As we hit the half-way point of June, Major League Baseball primes-up for its meaty part of the season. It’s not quite the dog-days of summer yet but it’s getting close to the mid-summer classic and teams can now assess where they stand among the ranks. Buyers and sellers separate, and the pennant races gear up.
Two teams that have selling far away from the brain right now are the Oakland Athletics and San Francisco Giants.
The two teams with the best records in baseball (Giants: 43-26, A’s: 41-27), have bay-area fans hopeful for a memory-filled 2014 campaign, according to CBSsports.com. Ok, so we still are in June, but the pace these two are on have baseball thinking differently now. A baseball season is a long book, unlike the NFL for example. It has different chapters and unique flows to a season that starts in the rainy spring, moves to the heat of summer, and finishes with the crisp feel of autumn.
The hotter the weather gets, the hotter the A’s and Giants feel to the rest of us.
The San Francisco Giants are currently the top team in baseball. Champions and battle tested is a simple and accurate phrase to describe this club. Their franchise model is dominating pitching and timely hitting. A model which brings great post-season success with it. It is a very difficult model to emulate though.
Madison Bumgarner, Matt Cain, Tim Lincecum and now Tim Hudson (all of a sudden) are anchoring a staff that this franchise is used to. With veteran Sergio Romo still shutting the door on games (20 saves), the Giants pitching is in order.
Hitting is always the question mark for this bunch, but with a key offseason singing in Michael Morse, this lineup is truly stretched out the way it needs to look. Morse has dinged 13 home runs and 44 runs batted in so far, giving them that truly dangerous look a lineup needs. Sprinkle in a little Hunter Pence, Angel Pagan and Buster Posey, and it provides a lineup primed for October.
San Francisco has been the hottest team in baseball over the past two months. From May 8th to June 8th, the Giants went 22-8 to become baseball’s best.
The Oakland Athletics have been one of the more under-rated stories in baseball over the past couple seasons. They are smart, efficient and play an exciting brand of ball that has all eyes glued on the green, yellow and white. Billy Beane is undoubtedly their leader and it shows through smashing success.

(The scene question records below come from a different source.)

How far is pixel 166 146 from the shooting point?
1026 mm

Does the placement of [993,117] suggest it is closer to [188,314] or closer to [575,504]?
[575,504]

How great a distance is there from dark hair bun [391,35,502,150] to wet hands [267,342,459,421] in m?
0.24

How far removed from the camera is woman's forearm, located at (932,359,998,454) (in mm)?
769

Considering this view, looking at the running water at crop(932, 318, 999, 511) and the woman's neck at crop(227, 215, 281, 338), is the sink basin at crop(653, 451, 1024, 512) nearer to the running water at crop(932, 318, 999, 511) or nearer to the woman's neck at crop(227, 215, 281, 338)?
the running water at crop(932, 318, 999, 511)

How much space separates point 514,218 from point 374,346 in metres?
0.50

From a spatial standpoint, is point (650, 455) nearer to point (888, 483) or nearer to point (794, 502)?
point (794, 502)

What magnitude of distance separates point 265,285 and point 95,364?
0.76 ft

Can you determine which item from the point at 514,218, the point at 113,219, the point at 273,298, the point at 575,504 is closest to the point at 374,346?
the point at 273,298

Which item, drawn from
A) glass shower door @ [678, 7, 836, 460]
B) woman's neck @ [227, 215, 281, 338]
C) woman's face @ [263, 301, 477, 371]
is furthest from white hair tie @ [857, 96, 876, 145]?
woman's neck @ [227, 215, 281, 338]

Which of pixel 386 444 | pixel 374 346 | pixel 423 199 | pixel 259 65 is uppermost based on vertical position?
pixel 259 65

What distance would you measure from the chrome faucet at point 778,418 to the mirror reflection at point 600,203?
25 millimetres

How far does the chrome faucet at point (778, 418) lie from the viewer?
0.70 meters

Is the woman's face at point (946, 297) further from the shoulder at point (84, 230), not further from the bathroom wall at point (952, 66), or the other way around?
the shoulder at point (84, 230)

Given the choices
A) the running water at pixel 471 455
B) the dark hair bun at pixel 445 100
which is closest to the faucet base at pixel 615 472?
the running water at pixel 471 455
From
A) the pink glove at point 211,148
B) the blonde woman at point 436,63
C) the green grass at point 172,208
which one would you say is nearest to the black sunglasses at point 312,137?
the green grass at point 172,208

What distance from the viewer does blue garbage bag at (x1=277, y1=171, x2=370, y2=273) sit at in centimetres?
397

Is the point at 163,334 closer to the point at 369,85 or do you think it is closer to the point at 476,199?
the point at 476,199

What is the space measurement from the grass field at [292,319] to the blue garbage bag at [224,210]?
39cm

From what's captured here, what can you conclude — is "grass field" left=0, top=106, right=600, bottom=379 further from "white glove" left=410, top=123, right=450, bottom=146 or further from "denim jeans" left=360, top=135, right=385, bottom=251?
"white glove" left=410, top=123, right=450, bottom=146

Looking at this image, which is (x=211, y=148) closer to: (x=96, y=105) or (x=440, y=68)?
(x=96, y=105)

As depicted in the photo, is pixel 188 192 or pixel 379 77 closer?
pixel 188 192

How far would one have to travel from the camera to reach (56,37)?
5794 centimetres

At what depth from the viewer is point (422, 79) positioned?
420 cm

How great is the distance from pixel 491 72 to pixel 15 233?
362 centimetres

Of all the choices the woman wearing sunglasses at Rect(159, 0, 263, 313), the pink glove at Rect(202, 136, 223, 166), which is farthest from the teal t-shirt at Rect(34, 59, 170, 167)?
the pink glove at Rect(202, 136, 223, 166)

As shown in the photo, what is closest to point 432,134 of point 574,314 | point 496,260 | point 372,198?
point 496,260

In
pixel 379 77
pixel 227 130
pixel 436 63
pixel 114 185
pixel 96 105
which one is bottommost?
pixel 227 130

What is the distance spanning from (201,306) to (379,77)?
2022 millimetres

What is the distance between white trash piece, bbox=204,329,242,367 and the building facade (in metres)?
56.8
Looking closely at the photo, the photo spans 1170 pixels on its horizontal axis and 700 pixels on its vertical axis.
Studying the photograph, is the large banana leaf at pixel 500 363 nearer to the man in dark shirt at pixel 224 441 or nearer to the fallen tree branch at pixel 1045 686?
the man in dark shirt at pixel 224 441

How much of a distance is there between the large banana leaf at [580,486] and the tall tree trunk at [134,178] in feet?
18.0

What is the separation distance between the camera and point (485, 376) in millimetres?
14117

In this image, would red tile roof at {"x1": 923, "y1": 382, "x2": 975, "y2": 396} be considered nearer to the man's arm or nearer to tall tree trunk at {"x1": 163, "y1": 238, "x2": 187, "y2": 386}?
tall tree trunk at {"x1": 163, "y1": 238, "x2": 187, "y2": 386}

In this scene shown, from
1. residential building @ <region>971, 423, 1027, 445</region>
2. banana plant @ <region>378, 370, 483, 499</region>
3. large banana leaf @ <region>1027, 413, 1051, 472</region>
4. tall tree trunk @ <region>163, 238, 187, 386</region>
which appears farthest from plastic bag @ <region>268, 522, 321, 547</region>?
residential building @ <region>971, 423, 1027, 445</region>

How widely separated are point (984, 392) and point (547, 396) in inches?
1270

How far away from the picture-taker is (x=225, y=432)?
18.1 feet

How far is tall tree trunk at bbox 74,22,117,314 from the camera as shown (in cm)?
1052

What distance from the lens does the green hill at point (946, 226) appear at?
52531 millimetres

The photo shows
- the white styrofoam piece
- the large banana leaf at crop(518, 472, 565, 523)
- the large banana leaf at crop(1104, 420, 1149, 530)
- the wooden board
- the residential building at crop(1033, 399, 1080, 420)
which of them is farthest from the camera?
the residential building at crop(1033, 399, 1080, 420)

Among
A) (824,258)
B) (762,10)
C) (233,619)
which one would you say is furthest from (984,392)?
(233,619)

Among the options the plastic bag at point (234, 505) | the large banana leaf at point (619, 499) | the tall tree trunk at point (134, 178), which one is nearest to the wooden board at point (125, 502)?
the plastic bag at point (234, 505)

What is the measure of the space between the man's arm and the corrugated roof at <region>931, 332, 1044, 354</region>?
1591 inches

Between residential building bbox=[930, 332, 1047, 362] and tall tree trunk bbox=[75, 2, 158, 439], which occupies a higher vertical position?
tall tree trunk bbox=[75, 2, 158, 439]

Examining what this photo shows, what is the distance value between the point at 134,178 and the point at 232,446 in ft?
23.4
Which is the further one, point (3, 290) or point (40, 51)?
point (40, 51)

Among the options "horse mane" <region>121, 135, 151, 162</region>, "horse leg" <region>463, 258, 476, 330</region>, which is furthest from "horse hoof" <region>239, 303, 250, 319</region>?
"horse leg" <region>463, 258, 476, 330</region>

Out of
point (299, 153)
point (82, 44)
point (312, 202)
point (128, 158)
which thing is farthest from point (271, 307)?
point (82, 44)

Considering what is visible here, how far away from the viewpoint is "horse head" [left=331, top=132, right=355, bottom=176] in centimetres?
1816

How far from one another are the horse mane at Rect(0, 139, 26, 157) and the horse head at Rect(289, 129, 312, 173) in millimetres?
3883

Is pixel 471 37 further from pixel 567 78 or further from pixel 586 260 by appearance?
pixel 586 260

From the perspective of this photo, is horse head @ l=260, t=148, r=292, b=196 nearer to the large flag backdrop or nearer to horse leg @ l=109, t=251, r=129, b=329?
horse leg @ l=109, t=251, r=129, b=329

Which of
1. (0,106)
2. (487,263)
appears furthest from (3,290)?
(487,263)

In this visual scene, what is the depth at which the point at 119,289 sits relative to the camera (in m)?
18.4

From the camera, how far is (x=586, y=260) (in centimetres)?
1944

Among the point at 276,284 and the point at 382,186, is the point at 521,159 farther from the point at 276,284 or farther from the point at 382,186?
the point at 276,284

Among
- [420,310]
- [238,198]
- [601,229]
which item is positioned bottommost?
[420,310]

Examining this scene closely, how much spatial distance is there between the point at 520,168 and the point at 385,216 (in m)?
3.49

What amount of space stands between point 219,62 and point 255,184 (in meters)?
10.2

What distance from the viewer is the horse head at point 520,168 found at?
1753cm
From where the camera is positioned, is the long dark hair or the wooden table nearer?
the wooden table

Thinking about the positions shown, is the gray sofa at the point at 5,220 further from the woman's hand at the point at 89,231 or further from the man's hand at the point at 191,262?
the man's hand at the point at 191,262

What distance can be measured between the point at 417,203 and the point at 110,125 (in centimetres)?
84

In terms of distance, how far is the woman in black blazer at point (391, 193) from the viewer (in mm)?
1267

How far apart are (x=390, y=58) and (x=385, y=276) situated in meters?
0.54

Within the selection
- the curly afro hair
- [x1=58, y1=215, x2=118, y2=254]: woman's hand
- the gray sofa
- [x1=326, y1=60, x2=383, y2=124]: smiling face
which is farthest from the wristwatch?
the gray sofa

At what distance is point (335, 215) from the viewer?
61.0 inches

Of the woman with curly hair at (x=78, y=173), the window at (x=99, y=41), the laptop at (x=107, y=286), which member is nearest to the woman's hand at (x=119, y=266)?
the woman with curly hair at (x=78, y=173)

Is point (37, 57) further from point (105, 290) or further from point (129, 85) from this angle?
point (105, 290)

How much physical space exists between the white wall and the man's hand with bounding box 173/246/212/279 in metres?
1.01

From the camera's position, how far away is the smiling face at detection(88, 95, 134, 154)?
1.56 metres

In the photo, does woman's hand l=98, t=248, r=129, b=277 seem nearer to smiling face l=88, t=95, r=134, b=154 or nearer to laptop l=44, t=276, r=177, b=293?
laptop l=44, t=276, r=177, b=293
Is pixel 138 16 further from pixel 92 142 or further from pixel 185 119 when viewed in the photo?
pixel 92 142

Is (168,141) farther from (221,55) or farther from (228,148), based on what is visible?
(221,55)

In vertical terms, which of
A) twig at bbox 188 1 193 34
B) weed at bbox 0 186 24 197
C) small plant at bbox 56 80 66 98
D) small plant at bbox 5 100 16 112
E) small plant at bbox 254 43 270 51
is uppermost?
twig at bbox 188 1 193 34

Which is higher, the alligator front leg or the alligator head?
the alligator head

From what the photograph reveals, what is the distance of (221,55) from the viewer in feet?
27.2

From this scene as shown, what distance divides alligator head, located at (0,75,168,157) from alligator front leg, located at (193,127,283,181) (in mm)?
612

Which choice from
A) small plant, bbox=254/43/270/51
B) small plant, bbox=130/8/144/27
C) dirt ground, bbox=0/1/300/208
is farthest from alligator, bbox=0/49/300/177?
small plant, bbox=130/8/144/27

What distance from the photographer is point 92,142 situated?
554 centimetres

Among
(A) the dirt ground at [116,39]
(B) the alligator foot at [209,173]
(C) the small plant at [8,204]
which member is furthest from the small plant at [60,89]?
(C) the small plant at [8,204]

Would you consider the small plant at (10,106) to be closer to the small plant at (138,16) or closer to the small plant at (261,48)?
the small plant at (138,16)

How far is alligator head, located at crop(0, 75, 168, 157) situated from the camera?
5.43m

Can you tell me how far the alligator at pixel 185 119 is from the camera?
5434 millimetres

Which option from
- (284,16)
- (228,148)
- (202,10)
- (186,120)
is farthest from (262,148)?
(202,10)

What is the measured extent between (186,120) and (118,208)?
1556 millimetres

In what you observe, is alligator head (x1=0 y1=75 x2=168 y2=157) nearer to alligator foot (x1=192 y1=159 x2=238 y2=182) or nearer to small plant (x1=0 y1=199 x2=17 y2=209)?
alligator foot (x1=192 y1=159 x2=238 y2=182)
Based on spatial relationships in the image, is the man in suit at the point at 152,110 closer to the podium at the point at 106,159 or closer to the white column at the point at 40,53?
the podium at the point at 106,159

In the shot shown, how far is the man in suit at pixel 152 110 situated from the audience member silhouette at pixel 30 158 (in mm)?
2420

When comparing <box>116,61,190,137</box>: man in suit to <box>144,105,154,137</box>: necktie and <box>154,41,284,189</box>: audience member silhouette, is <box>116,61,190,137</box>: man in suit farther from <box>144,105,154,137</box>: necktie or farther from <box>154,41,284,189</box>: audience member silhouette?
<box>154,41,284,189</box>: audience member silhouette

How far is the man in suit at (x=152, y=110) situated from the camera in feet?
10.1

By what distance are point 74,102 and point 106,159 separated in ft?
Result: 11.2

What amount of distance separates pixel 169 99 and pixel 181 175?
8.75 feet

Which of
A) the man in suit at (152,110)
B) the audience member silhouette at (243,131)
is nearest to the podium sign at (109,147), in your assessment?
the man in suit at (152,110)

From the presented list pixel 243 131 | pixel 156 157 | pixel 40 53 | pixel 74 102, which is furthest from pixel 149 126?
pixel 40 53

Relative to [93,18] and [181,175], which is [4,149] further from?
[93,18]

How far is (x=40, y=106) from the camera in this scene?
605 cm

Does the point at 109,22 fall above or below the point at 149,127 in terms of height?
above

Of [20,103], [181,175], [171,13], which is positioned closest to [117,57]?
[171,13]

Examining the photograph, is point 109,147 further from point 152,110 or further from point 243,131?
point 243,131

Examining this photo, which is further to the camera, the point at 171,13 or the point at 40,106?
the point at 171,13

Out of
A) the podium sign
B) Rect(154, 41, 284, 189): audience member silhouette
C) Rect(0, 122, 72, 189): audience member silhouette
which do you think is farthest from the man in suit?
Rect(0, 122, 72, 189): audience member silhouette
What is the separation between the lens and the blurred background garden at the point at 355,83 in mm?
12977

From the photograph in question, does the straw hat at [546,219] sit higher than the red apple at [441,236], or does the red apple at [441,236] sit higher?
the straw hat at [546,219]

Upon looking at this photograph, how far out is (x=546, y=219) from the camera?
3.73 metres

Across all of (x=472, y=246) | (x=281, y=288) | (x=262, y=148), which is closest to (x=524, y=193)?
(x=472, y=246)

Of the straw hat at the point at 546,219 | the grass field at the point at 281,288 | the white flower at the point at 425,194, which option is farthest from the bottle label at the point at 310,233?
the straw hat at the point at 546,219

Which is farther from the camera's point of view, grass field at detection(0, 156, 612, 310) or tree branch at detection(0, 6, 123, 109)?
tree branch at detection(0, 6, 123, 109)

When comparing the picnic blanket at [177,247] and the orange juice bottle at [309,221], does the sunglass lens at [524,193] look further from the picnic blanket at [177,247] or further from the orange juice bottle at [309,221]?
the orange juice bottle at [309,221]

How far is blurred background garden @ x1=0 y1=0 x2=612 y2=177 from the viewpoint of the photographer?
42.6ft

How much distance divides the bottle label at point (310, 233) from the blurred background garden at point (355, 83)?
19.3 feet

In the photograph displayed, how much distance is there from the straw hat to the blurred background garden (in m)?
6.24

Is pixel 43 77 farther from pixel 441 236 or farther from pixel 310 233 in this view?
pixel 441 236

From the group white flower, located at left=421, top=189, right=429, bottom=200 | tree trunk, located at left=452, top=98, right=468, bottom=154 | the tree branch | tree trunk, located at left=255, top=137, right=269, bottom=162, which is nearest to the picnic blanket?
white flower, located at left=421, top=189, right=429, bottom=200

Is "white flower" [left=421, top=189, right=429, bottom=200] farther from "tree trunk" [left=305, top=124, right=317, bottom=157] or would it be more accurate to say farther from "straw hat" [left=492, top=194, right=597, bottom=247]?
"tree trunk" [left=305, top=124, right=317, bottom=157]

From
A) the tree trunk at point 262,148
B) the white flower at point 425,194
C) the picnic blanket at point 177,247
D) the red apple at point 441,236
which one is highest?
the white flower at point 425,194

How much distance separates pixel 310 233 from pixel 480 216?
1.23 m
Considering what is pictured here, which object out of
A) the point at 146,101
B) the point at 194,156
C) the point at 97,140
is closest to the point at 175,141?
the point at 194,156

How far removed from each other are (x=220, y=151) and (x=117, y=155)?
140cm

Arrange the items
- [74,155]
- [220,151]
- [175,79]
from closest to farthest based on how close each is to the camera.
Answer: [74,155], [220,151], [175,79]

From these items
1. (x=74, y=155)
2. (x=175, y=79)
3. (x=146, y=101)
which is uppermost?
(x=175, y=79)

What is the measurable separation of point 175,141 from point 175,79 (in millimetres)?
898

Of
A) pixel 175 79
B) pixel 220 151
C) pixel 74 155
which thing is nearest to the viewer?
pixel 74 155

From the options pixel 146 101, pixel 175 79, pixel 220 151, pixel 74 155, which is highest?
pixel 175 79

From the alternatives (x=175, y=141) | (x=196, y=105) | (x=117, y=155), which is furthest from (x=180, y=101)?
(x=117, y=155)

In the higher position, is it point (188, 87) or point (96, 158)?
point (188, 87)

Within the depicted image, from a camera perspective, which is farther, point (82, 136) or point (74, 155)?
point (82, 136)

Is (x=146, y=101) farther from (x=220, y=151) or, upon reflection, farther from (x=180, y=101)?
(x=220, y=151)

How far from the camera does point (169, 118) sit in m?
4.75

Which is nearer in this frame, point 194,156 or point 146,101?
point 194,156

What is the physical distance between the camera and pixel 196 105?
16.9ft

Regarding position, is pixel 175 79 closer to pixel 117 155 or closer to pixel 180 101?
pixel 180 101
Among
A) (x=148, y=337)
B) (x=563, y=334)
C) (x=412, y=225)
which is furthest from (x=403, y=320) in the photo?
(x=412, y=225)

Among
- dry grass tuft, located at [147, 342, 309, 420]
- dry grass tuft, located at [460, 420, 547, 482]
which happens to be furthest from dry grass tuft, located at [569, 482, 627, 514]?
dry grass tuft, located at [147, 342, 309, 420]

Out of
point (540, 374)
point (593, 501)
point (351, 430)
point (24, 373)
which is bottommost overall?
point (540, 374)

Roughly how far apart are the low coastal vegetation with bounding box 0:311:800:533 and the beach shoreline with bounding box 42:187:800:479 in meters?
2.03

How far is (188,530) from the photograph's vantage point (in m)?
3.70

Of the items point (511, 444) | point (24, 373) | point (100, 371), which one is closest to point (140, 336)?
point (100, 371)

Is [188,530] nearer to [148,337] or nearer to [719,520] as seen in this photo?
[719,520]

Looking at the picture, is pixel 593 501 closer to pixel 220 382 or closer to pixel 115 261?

Still boasting one of the lower payrolls in the majors ranking 25th at $83,401,400, the A’s keep on winning, according to SportsIllustrated.com. So, with an American League West championship in 2013, and currently possessing the majors largest run differential in the game (+127, 72 runs ahead the next best team, Giants +55), how are they smashing teams left and right in 2014?
The answer still looms for everyone else to figure out.
One thing we know is that anytime the A’s are good their pitching leads the way. A comeback year from Scott Kazmir has been that stunning extra piece. Kazmir is currently fourth in the majors with a 2.05 earned run average, MLB.com. This was a guy that was absolutely begging for a job just a year ago. Any team could have scooped him up, but Billy Beane has made others feel foolish with the acquisition of the year. Kazmir leads a starting-staff along with Drew Pomeranz, Sonny Gray and Jessie Chavez, all who are pitching out of their minds.
These are all guys who are pitching over their heads, right? Well whatever they are doing in Oakland is working because they seem to take a player and turn him into something special. Oakland hitters Josh Donaldson and Brandon Moss are no exception. Donaldson currently has 17 home runs and 50 runs batted in, instantly becoming a bonafide major league slugger. Moss has blasted 16 home runs and at 31 years of age has also hit his stride with Oakland.
Developing and coaching must be the key to their success. Turning another man’s trash into their treasure is the new catchy-model in baseball. The problem is, very few teams have figured out how to do this.
For the A’s, Giants and bay-area baseball, it’s full-steam ahead to October.